Sunday, 5 May 2013

The Western Lands

William S. Burroughs The Western Lands (1987)

Burroughs' habit of writing novels without any linear narrative, occasionally dipping into autobiography, technical discussion, or the impressionist word salad of Gysin's cut-up technique, amounting to random sentences pulled out of a hat - all tend to foster a certain texture unique to the work of this author; and a texture of such qualities as to fool the unwary into believing that if you've read one, then you've read them all because, like representatives of unfamiliar nineteenth century races, they all look the same if you're from out of town. Once you get a few of these under your figurative belt however, the differences become apparent in so much as each has a flavour of its own; but that said, Burroughs writing is still such an unorthodox form as to often resist analysis. The Western Lands is something quite different to its predecessors, Cities of the Red Night and The Place of Dead Roads, and although I can see how these three roughly form a trilogy, I'm not entirely sure why. Where the first two might be loosely regarded as Burroughs appropriating first eighteenth century Caribbean piracy and then the old west as source material, this dips toes into ancient Egypt; although I'm not aware of Burroughs earlier novels being particularly lacking in historical flourishes, but anyway...
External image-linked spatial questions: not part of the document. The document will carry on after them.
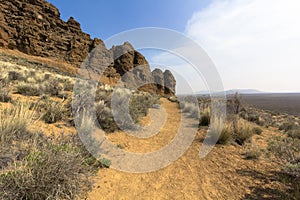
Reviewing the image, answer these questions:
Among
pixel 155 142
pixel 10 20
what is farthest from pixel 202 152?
pixel 10 20

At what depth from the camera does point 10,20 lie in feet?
119

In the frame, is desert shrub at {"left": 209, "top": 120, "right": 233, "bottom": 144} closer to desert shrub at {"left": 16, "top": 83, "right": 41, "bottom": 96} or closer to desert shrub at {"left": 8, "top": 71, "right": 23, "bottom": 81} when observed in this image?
desert shrub at {"left": 16, "top": 83, "right": 41, "bottom": 96}

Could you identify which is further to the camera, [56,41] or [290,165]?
[56,41]

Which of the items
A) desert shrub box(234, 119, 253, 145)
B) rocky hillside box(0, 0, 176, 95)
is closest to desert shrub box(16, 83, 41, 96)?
desert shrub box(234, 119, 253, 145)

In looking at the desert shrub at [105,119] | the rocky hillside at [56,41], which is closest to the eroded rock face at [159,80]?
the rocky hillside at [56,41]

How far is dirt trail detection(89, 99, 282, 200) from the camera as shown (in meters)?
2.84

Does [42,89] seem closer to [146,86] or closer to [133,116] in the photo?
[133,116]

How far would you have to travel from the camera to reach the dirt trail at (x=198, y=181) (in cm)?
284

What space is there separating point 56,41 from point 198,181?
47.4 metres

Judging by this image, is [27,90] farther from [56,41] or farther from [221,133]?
[56,41]

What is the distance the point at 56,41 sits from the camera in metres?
41.3

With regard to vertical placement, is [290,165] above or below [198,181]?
above

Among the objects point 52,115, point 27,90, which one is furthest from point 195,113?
point 27,90

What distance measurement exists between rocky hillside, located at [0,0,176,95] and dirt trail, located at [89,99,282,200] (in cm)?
3149
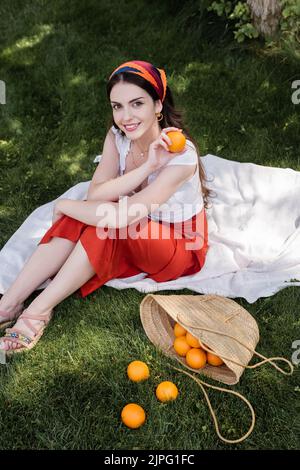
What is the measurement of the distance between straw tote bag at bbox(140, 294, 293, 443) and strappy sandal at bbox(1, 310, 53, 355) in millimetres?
581

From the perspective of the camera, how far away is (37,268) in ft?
10.3

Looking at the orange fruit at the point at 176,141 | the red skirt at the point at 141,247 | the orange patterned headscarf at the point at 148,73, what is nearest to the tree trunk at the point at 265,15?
the orange patterned headscarf at the point at 148,73

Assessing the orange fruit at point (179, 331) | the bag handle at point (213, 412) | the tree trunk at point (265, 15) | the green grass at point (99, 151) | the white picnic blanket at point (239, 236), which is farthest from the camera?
the tree trunk at point (265, 15)

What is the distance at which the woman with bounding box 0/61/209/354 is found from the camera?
2.96 meters

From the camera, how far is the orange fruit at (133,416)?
2.53 m

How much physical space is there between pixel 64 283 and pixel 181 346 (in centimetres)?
74

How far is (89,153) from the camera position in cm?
470

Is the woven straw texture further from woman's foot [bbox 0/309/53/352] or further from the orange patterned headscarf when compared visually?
the orange patterned headscarf

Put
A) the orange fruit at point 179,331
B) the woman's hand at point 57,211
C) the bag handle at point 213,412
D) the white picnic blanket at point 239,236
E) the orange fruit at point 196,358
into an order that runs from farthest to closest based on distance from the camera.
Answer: the white picnic blanket at point 239,236
the woman's hand at point 57,211
the orange fruit at point 179,331
the orange fruit at point 196,358
the bag handle at point 213,412

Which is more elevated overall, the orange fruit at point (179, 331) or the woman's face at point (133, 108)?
the woman's face at point (133, 108)

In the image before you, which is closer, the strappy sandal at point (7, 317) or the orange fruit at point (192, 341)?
the orange fruit at point (192, 341)

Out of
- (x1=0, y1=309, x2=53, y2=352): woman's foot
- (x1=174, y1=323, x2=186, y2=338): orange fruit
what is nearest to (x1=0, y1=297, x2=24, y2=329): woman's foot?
(x1=0, y1=309, x2=53, y2=352): woman's foot

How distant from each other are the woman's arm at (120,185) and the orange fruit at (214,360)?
3.28ft

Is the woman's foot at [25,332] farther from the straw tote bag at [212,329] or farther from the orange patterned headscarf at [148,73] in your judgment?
the orange patterned headscarf at [148,73]
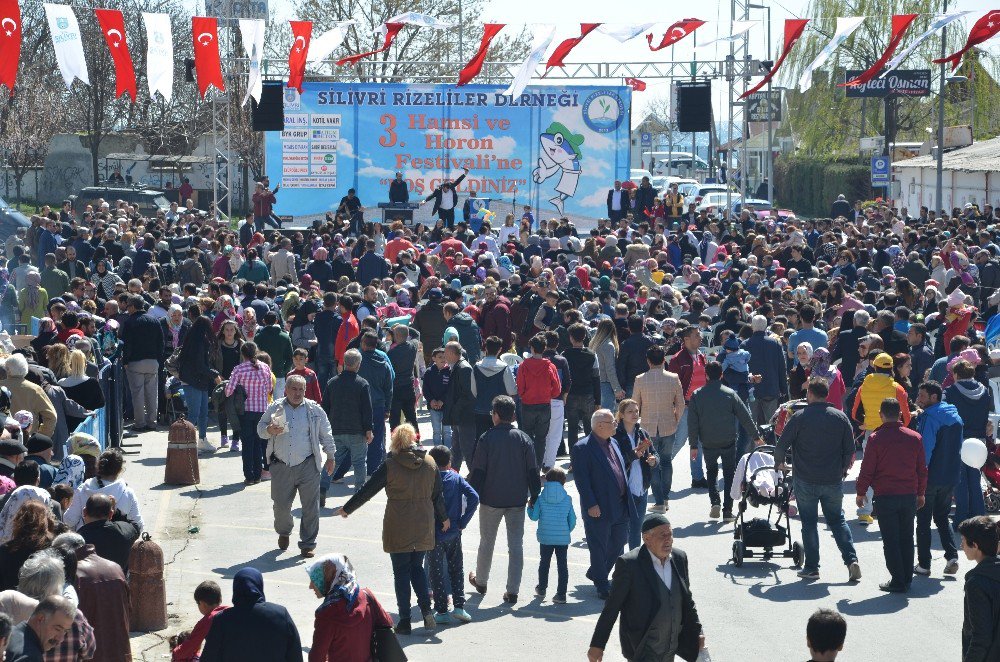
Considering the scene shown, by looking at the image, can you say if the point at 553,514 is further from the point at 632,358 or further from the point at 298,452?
the point at 632,358

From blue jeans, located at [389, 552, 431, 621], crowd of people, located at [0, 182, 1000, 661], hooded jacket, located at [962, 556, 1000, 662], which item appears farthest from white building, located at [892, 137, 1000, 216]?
hooded jacket, located at [962, 556, 1000, 662]

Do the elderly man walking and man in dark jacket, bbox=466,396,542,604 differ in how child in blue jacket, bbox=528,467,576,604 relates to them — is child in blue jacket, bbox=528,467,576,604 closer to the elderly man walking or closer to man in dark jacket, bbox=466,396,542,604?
man in dark jacket, bbox=466,396,542,604

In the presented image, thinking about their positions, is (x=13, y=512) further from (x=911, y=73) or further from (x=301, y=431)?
(x=911, y=73)

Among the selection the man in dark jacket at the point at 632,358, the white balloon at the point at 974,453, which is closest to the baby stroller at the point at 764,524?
the white balloon at the point at 974,453

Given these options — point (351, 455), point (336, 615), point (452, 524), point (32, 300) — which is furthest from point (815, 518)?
point (32, 300)

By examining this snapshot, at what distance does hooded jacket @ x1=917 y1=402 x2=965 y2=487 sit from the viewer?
11062 mm

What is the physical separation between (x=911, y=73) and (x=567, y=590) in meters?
38.6

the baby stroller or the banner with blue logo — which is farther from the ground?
the banner with blue logo

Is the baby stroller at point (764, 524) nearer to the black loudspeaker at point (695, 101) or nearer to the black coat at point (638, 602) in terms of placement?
the black coat at point (638, 602)

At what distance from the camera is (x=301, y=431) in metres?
11.6

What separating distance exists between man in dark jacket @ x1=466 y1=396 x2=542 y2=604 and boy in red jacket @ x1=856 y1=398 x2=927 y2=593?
2.46 meters

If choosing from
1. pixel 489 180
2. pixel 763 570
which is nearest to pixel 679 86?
pixel 489 180

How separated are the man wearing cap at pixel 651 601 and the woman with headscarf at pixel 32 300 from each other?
13.0m

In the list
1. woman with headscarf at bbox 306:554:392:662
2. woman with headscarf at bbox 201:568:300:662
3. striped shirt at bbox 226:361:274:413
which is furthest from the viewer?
striped shirt at bbox 226:361:274:413
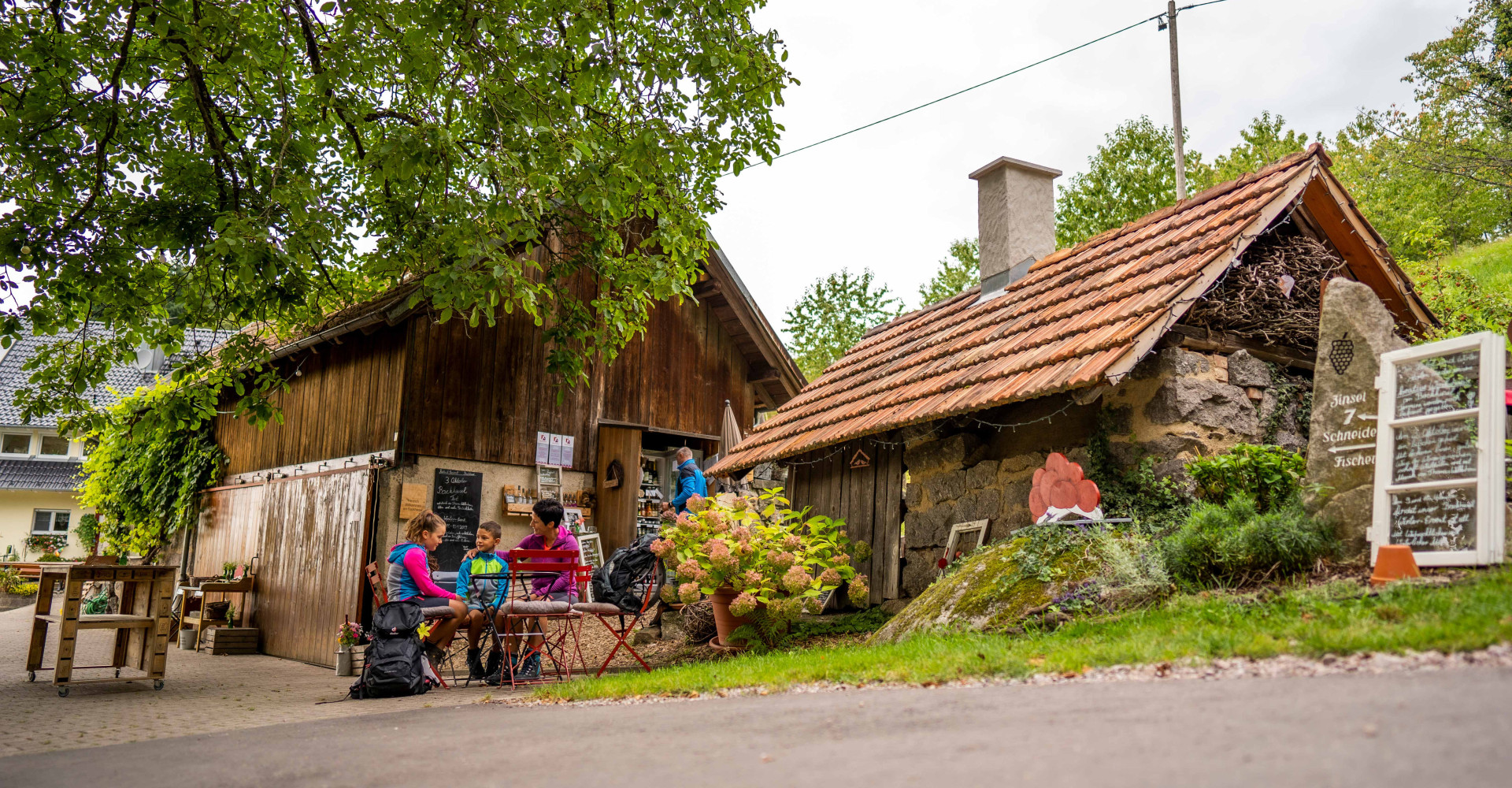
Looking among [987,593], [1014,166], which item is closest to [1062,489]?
[987,593]

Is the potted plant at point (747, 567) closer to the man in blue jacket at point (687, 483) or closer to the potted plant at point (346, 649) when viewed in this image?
the man in blue jacket at point (687, 483)

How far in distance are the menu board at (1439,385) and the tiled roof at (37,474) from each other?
3350cm

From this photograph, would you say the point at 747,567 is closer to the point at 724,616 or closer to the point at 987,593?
the point at 724,616

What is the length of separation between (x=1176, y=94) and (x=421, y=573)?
729 inches

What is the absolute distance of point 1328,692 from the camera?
9.93ft

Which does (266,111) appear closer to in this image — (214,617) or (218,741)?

The Western Lands is a novel of such scope as to discourage statements like it's about death, or it's about achieving a form of immortality, but for the sake of argument let's assume those two descriptions cover the points that matter; and let's assume this on the grounds that as early as page three we meet author surrogate William Seward Hall trying to write himself out of dying just as earlier authors would once write their way out of debts - more or less in those words. Burroughs would have been in his seventies when he completed The Western Lands, and although much of his oeuvre reveals a pronounced fascination with death, this one goes further than before - or at least further than I remember - into the mechanics of the process and ideas, with less emphasis on the horror. Given Burroughs' view of language, I would guess all the lengthy accounts of poisonous centipedes and the like constitute a magical inoculation of sorts, an attempt to defeat the reaper by becoming the reaper. Perhaps tellingly, the sexual element is significantly less pronounced than in previous works - although Burroughs' sex was always more about liberty and statement than reproduction, but its relative absence nevertheless informs the general focus of the novel, in so much as it has a general focus.

As with his best, The Western Lands is peppered with all manner of wonderfully cutting observations, restatements of the author's views on society, authority, power, and our place therein:

Consider the One God Universe: OGU. The spirit recoils in horror from such a deadly impasse. He is all-powerful and all-knowing. Because He can do everything, He can do nothing, since the act of doing demands opposition. He knows everything, so there is nothing for him to learn. He can't go anywhere, since He is already fucking everywhere, like cowshit in Calcutta.

The OGU is a pre-recorded universe of which He is the recorder. It's a flat, thermodynamic universe, since it has no friction by definition. So He invents friction and conflict, pain, fear, sickness, famine, war, old age and Death.

Like his best, The Western Land instils the reader with an overwhelming impression rather than any one coherent, easily quantified point - although it is in turn made up of many smaller easily quantified points. Inevitably it's also quite a sad book, distinctly the work of someone who had spent his life cheating death, and knew the game to be drawing to a close; and the sadness is thrown some way into relief by unexpected affectionate touches here and there, particularly as he writes about the cats he cared for during his last decade. It's not so thematically solid - if that's quite the right term - as The Place of Dead Roads, its predecessor, but it reveals Burroughs as a very old man who could still surprise his readers with some fresh insight, not least being that behind all the drugs, nude boys, and talking anuses, he was as human as any of us, and certainly more so than all those authority figures he despised with such venom.

So here I am in Kansas with my cats, like the honorary agent for a planet that went out light-years ago. Maybe I am. Who will ever know?

1 comment:

  1. In my view Burrough's is spot on about the OGU, provided one letter is removed from one word. It's not friction that's missing from Omnipotence but "fiction".